What you need to do >>
Transcribe the data exactly, omitting whatever pictures it holds.

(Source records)
* * * *

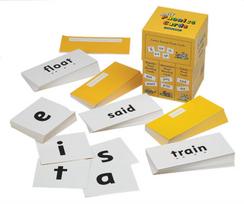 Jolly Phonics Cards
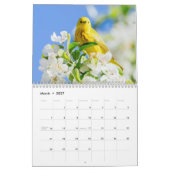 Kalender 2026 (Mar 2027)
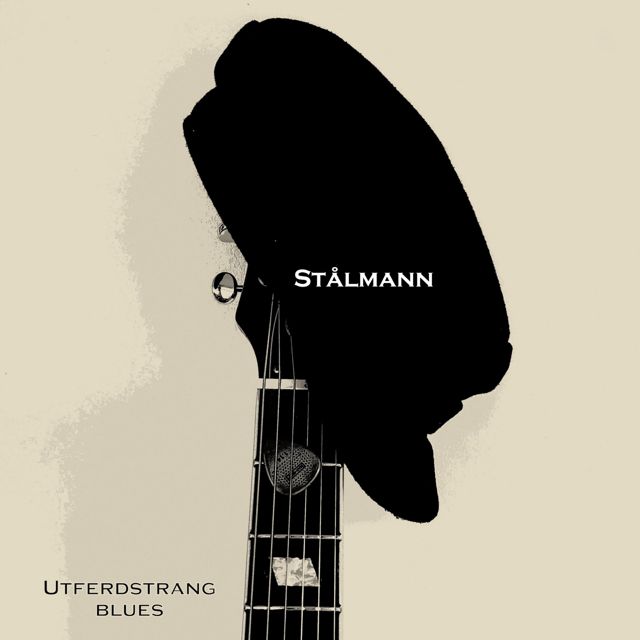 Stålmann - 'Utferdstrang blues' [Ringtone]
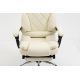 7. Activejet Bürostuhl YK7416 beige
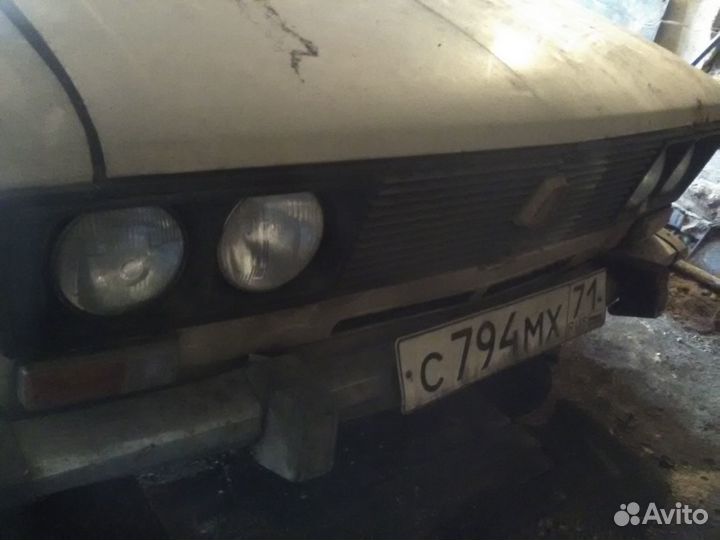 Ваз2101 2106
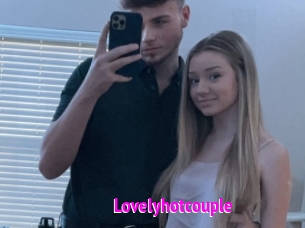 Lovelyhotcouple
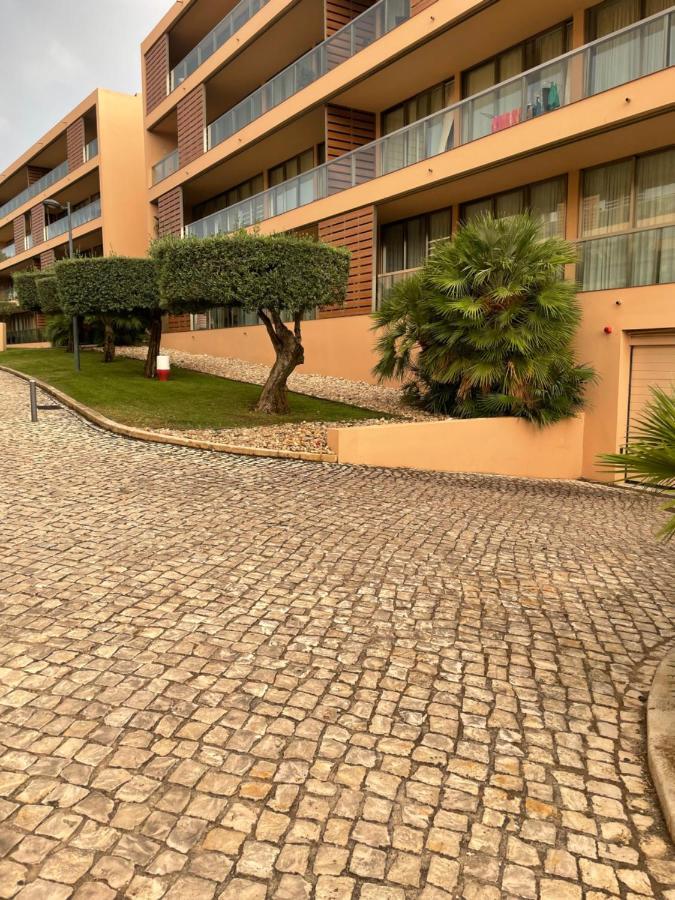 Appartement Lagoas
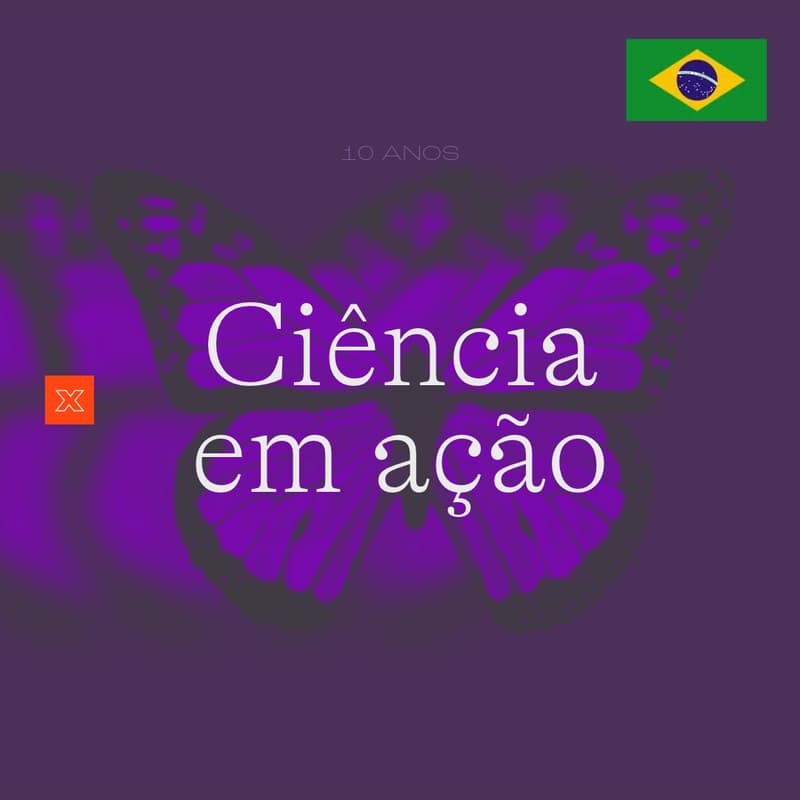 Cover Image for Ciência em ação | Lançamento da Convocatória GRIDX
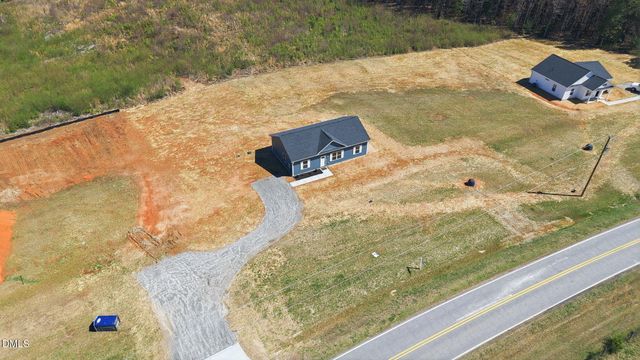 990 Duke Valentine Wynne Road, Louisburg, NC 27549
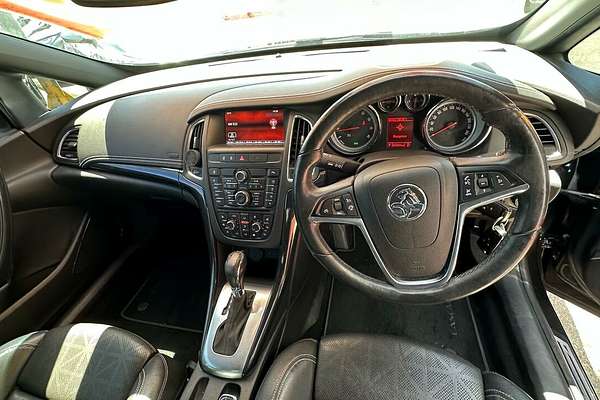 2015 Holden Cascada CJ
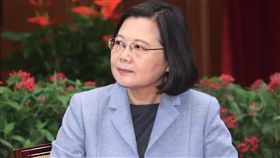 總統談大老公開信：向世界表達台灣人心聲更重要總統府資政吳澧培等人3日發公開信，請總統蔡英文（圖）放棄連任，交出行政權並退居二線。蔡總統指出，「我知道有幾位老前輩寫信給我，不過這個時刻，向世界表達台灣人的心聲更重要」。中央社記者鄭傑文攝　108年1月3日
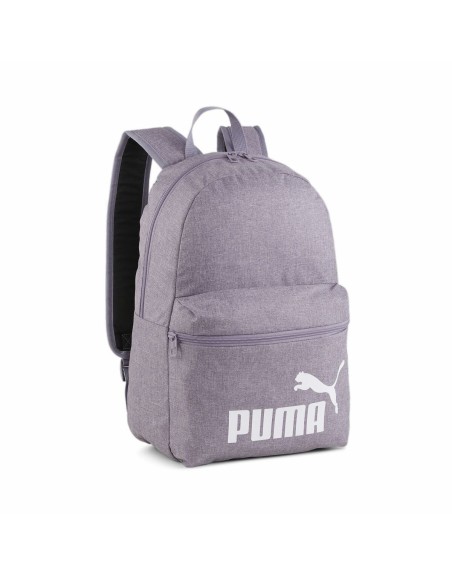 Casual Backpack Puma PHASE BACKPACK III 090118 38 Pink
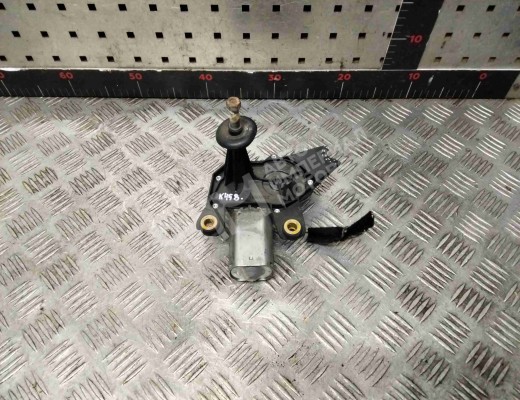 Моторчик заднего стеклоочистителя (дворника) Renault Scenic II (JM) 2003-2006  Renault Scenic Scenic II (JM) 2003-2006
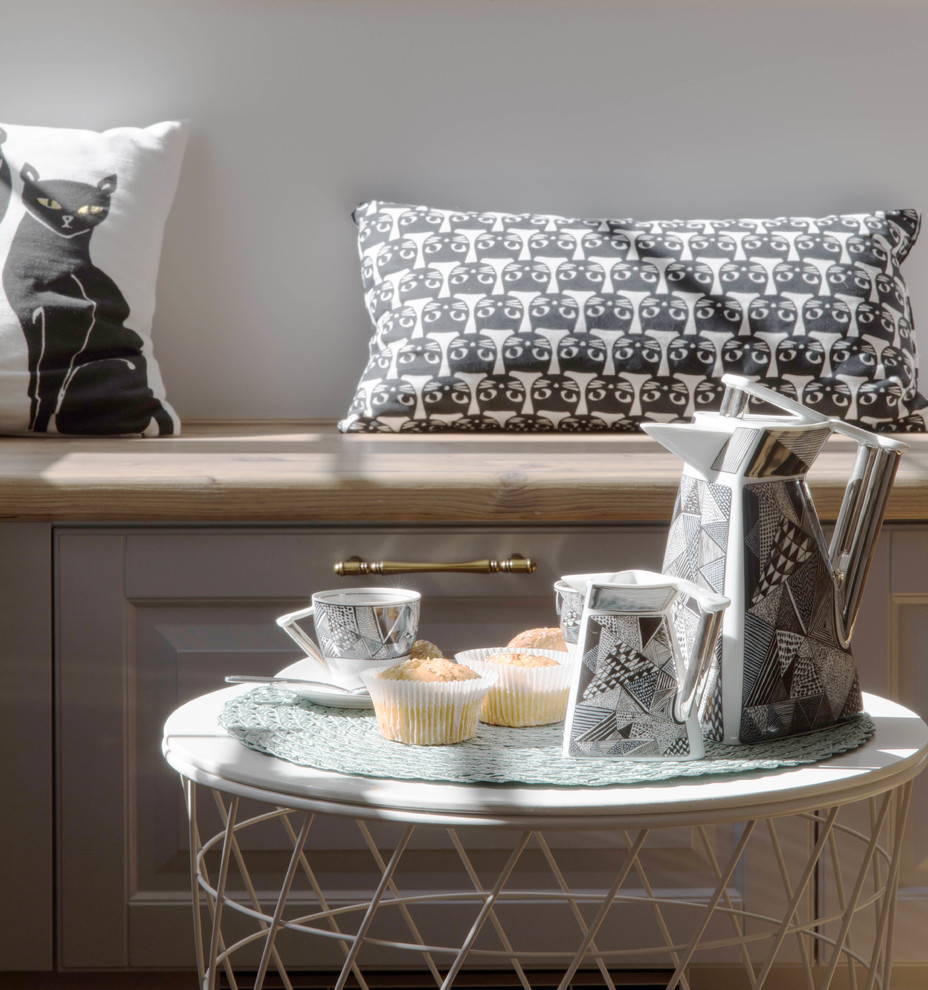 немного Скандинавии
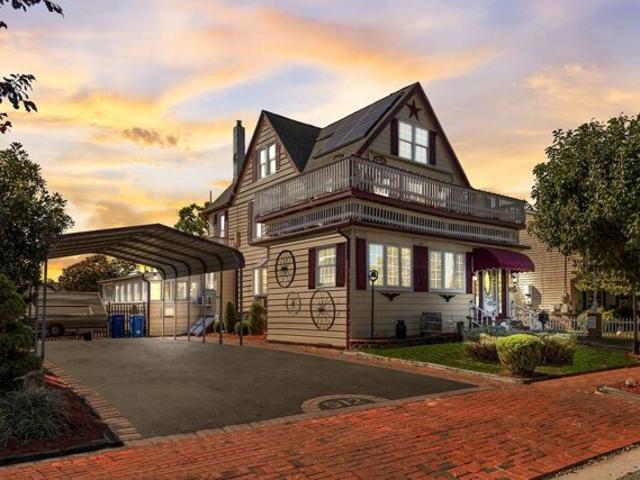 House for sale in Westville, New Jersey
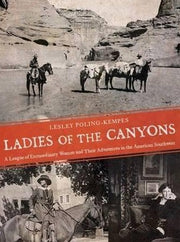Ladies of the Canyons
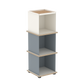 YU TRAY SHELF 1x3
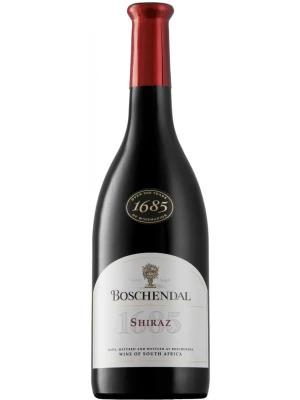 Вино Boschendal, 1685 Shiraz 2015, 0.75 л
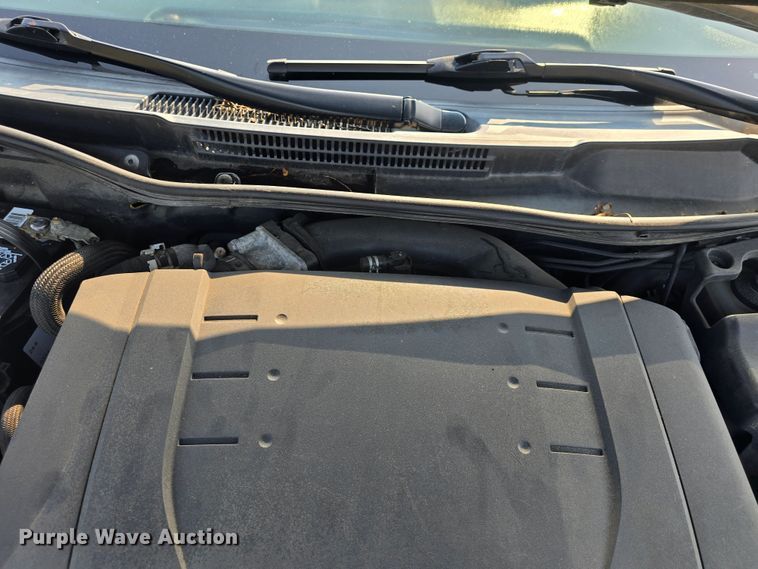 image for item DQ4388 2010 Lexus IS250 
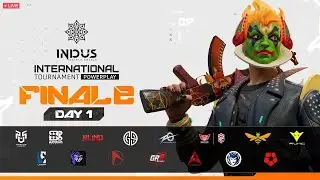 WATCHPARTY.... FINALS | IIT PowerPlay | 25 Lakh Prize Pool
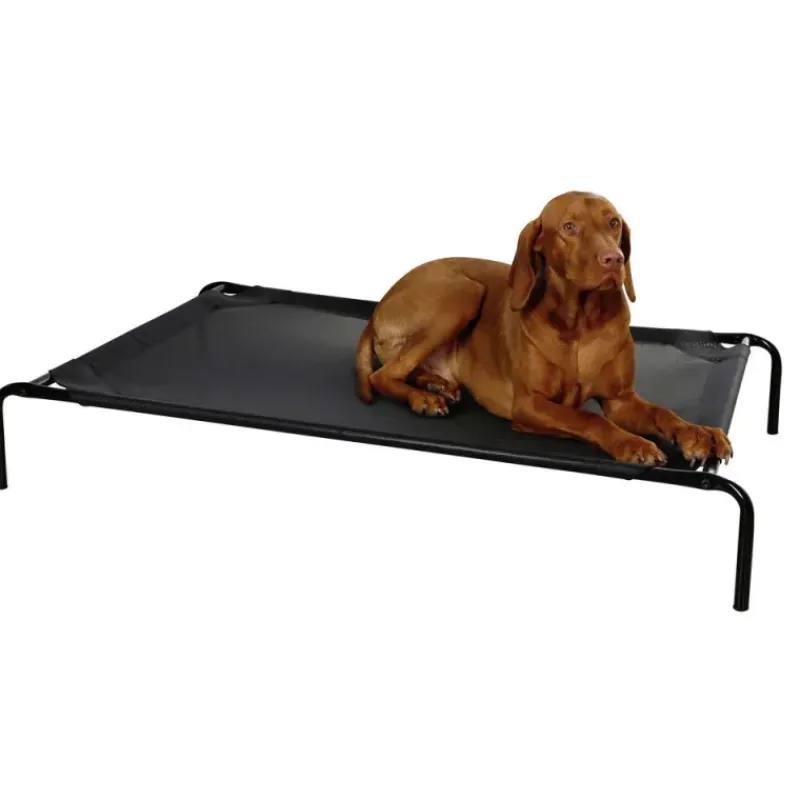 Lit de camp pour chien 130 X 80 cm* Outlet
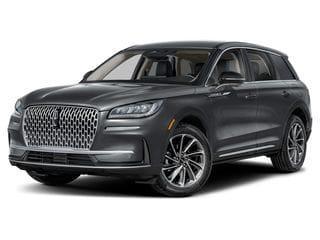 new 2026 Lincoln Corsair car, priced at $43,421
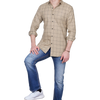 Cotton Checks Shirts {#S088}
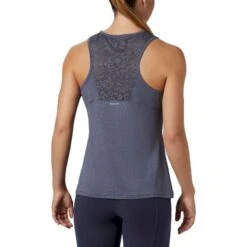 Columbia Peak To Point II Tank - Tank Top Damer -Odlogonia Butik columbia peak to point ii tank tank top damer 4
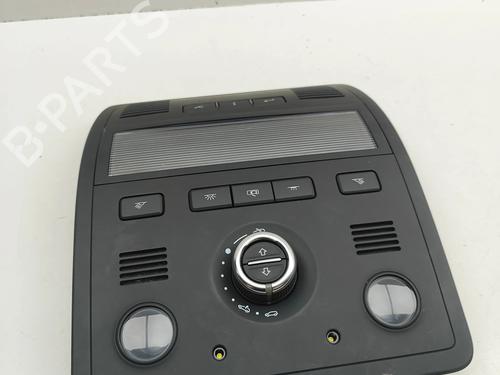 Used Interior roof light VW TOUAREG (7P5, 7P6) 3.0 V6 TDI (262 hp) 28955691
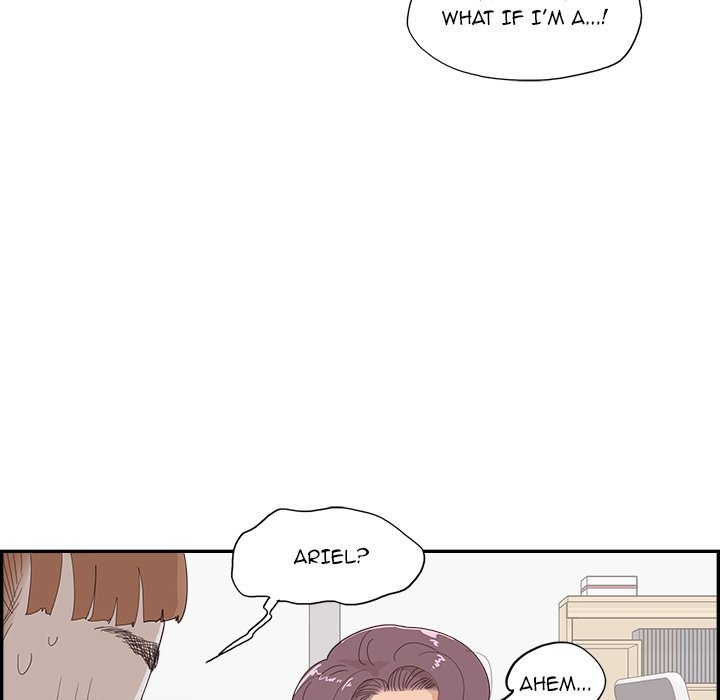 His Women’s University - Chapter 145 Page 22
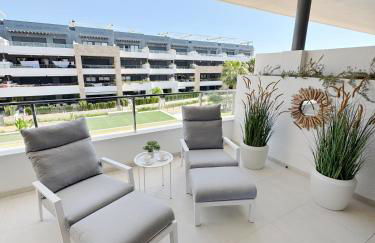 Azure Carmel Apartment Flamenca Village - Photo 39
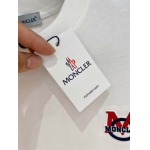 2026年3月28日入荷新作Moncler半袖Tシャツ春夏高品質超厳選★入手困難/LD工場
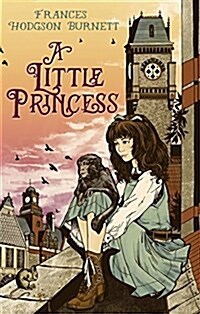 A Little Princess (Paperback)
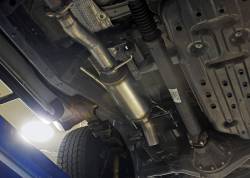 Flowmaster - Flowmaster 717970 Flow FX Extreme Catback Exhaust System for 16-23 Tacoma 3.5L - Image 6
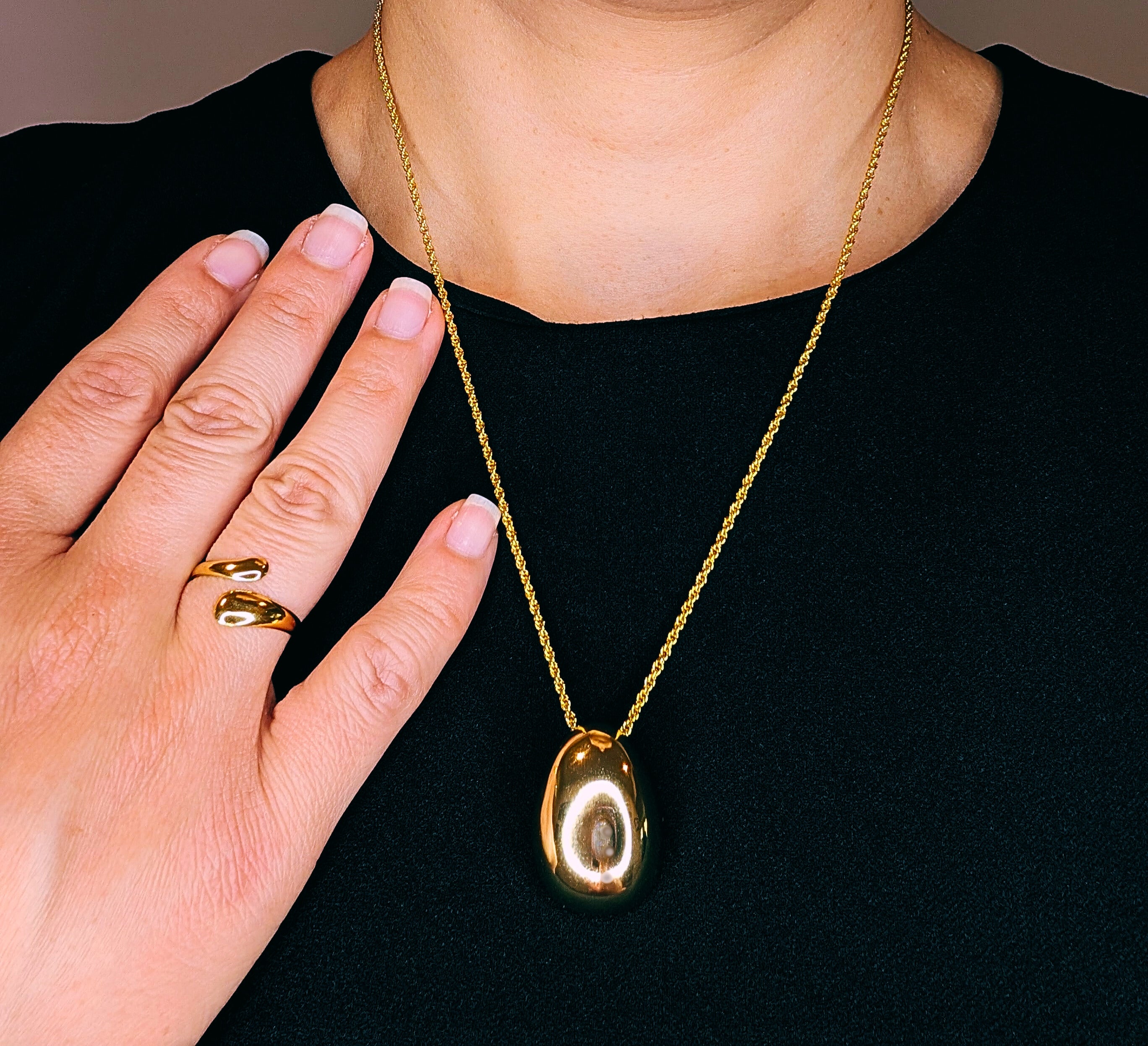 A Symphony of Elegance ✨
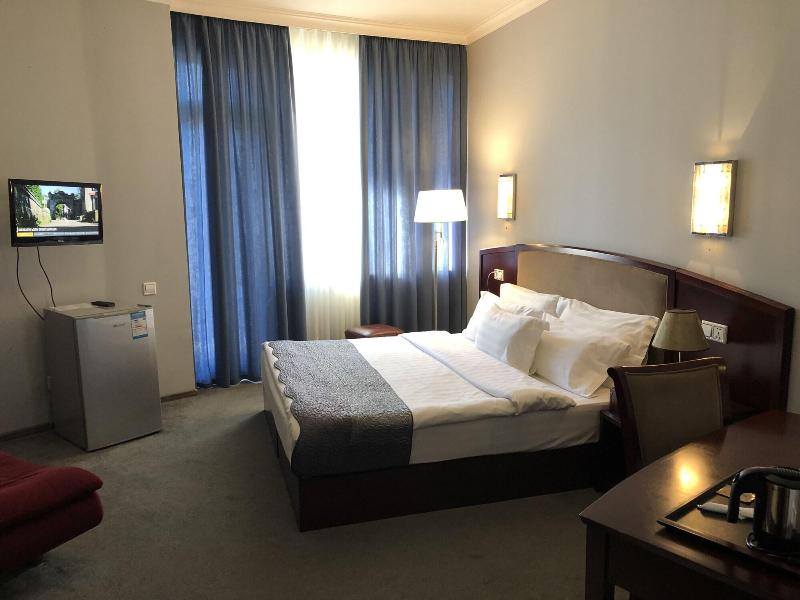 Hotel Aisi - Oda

* * * *

Output below >>
 Jolly Phonics Cards
 Kalender 2026 (Mar 2027)
 Stålmann - 'Utferdstrang blues' [Ringtone]
 7. Activejet Bürostuhl YK7416 beige
 Ваз2101 2106
 Lovelyhotcouple
 Appartement Lagoas
 Cover Image for Ciência em ação | Lançamento da Convocatória GRIDX
 990 Duke Valentine Wynne Road, Louisburg, NC 27549
 2015 Holden Cascada CJ
 總統談大老公開信：向世界表達台灣人心聲更重要總統府資政吳澧培等人3日發公開信，請總統蔡英文（圖）放棄連任，交出行政權並退居二線。蔡總統指出，「我知道有幾位老前輩寫信給我，不過這個時刻，向世界表達台灣人的心聲更重要」。中央社記者鄭傑文攝　108年1月3日
 Casual Backpack Puma PHASE BACKPACK III 090118 38 Pink
 Моторчик заднего стеклоочистителя (дворника) Renault Scenic II (JM) 2003-2006  Renault Scenic Scenic II (JM) 2003-2006
 немного Скандинавии
 House for sale in Westville, New Jersey
Ladies of the Canyons
 YU TRAY SHELF 1x3
 Вино Boschendal, 1685 Shiraz 2015, 0.75 л
 image for item DQ4388 2010 Lexus IS250 
 WATCHPARTY.... FINALS | IIT PowerPlay | 25 Lakh Prize Pool
 Lit de camp pour chien 130 X 80 cm* Outlet
 new 2026 Lincoln Corsair car, priced at $43,421
 Cotton Checks Shirts {#S088}
 Columbia Peak To Point II Tank - Tank Top Damer -Odlogonia Butik columbia peak to point ii tank tank top damer 4
 Used Interior roof light VW TOUAREG (7P5, 7P6) 3.0 V6 TDI (262 hp) 28955691
 His Women’s University - Chapter 145 Page 22
 Azure Carmel Apartment Flamenca Village - Photo 39
 2026年3月28日入荷新作Moncler半袖Tシャツ春夏高品質超厳選★入手困難/LD工場
 A Little Princess (Paperback)
 Flowmaster - Flowmaster 717970 Flow FX Extreme Catback Exhaust System for 16-23 Tacoma 3.5L - Image 6
 A Symphony of Elegance ✨
 Hotel Aisi - Oda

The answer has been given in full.